The way we do this is by computing the following. For each sample in $X$, if $\vec{x}_{f} < \vec{x}^{(s)}_{f}$ then it goes into $X_{l}$, otherwise, it goes into $X_{r}$. Where this becomes efficient is we can simply store the
indices for these samples instead of creating copies of the original dataset. For numpy, the easier way is to create a boolean mask for the rows we want in each partition.

The following code is an example of how this works.

In [36]:
# creating an array of random integers
X = np.random.default_rng().integers(20, size=(4, 4))
X

array([[ 5, 18,  7, 10],
       [15, 13,  2, 16],
       [12,  5,  6,  2],
       [18,  4,  1,  0]])

In [None]:
# let's say we want to partition the data along the 2nd feature
# and the sample we are splitting the data at is the second sample
f = 1 # second feature
split_value = X[1, f] # second sample (second row)
mask = X[:, f] < split_value
X_l = X[mask]
X_l

array([[12,  5,  6,  2],
       [18,  4,  1,  0]])

## Determining the best split

To determine the best split, we will simply use a combination of a function that calculates the sum of squares for each possible split of the data and numpy's `argmin()` function.
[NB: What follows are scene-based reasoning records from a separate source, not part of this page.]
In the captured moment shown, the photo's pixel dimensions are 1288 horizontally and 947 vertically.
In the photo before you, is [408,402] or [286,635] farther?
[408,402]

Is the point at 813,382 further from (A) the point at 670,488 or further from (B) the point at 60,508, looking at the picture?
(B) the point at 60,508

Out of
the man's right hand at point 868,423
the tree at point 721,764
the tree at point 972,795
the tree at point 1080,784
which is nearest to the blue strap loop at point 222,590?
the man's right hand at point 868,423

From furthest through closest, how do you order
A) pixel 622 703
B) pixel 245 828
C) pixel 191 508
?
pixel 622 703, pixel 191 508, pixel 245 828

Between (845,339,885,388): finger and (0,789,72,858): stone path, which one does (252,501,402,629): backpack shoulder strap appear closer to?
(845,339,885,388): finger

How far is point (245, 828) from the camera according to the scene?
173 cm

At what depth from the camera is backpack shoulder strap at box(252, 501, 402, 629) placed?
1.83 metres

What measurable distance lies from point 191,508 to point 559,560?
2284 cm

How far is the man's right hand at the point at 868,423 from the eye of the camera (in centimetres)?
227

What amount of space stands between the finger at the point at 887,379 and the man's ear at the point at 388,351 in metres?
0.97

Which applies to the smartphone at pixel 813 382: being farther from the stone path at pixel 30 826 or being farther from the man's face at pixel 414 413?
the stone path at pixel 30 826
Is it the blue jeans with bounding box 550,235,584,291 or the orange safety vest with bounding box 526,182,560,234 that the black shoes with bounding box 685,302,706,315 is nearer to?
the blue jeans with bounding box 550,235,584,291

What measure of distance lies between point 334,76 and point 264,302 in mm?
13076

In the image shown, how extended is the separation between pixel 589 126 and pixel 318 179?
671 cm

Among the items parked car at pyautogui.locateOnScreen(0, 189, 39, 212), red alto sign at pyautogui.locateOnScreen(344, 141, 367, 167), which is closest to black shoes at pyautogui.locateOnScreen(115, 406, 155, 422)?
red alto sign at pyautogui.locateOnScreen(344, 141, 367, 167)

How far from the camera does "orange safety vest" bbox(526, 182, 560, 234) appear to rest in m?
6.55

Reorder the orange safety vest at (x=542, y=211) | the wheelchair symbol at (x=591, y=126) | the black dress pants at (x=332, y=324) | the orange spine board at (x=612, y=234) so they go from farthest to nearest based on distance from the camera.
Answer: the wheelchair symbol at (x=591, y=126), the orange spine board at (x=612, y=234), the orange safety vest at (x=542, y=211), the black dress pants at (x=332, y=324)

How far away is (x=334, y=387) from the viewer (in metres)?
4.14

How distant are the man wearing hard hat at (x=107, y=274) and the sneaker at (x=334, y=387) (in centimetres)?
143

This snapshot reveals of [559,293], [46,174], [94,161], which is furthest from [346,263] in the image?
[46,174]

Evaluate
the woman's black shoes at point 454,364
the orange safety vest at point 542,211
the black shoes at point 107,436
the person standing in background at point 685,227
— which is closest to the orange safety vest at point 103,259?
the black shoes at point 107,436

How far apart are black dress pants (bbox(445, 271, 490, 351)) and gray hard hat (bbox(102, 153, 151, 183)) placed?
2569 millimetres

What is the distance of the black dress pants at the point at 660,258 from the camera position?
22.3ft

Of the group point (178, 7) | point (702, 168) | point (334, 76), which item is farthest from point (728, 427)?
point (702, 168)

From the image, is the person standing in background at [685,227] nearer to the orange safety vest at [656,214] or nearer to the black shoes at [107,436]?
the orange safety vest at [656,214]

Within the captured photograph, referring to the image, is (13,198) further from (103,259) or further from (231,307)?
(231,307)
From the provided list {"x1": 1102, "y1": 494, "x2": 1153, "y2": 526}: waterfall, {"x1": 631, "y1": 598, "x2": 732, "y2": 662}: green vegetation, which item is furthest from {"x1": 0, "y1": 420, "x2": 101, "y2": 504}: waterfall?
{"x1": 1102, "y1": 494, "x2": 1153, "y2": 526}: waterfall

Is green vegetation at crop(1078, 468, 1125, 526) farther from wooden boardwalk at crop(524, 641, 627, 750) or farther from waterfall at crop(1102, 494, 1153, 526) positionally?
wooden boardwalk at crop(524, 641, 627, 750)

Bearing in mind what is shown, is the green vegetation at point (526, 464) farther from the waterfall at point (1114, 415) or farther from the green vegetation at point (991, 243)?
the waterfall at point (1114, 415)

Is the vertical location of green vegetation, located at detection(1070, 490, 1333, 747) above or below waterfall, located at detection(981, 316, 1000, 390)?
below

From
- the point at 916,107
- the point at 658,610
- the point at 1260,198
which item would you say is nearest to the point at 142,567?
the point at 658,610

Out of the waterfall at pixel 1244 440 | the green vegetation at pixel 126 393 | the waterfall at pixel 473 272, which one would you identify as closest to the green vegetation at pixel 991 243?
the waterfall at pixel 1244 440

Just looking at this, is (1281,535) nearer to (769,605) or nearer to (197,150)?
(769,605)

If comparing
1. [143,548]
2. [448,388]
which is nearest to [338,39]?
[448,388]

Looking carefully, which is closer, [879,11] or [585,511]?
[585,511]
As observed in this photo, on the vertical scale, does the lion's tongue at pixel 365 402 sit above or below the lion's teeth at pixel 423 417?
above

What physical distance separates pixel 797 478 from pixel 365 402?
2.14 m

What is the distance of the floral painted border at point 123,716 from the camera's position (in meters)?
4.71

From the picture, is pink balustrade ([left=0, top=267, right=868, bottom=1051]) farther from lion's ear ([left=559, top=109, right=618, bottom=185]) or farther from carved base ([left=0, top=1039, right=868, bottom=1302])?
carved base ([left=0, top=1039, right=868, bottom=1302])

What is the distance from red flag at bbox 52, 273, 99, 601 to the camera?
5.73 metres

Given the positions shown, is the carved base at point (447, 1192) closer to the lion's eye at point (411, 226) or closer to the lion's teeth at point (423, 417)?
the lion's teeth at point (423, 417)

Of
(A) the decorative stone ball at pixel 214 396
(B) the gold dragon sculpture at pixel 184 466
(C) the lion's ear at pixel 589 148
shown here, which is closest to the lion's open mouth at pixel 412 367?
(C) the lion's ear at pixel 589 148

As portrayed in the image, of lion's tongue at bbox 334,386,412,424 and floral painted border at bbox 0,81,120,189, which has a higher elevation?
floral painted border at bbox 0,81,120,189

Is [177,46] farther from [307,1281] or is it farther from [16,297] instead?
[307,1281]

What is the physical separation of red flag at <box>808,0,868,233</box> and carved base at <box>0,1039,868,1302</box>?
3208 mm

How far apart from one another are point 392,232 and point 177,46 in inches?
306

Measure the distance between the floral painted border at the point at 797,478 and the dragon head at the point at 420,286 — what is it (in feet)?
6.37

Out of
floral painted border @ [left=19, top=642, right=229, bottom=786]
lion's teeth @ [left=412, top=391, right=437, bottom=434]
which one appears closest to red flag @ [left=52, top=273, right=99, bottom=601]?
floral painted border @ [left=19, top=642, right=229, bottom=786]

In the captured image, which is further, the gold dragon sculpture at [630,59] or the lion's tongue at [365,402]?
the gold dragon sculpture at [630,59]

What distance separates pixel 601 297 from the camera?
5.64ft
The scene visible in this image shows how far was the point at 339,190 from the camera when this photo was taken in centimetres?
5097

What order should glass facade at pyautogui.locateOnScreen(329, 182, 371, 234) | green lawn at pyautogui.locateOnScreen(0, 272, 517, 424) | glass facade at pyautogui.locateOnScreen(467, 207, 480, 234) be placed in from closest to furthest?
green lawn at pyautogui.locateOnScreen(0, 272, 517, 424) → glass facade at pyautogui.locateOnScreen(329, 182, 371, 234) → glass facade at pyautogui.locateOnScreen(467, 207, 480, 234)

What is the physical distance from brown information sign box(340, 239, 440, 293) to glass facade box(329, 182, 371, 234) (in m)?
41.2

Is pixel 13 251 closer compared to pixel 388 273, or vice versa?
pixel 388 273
First, we start off with a dataset $X$. Then for each sample $\vec{x} \in X$, we split the data into two subsets $X_l$ and $X_r$ using our partitioning method. Then, we compute the sum
$$
\sum_{i=1}^{n_{l}}{ (y_{i} - \bar{y}_{l})^{2} } + \sum_{j=1}^{n_{r}}{ (y_{j} - \bar{y}_{r})^{2} }
$$
`argmin()` will return the index of the sample which minimizes this sum.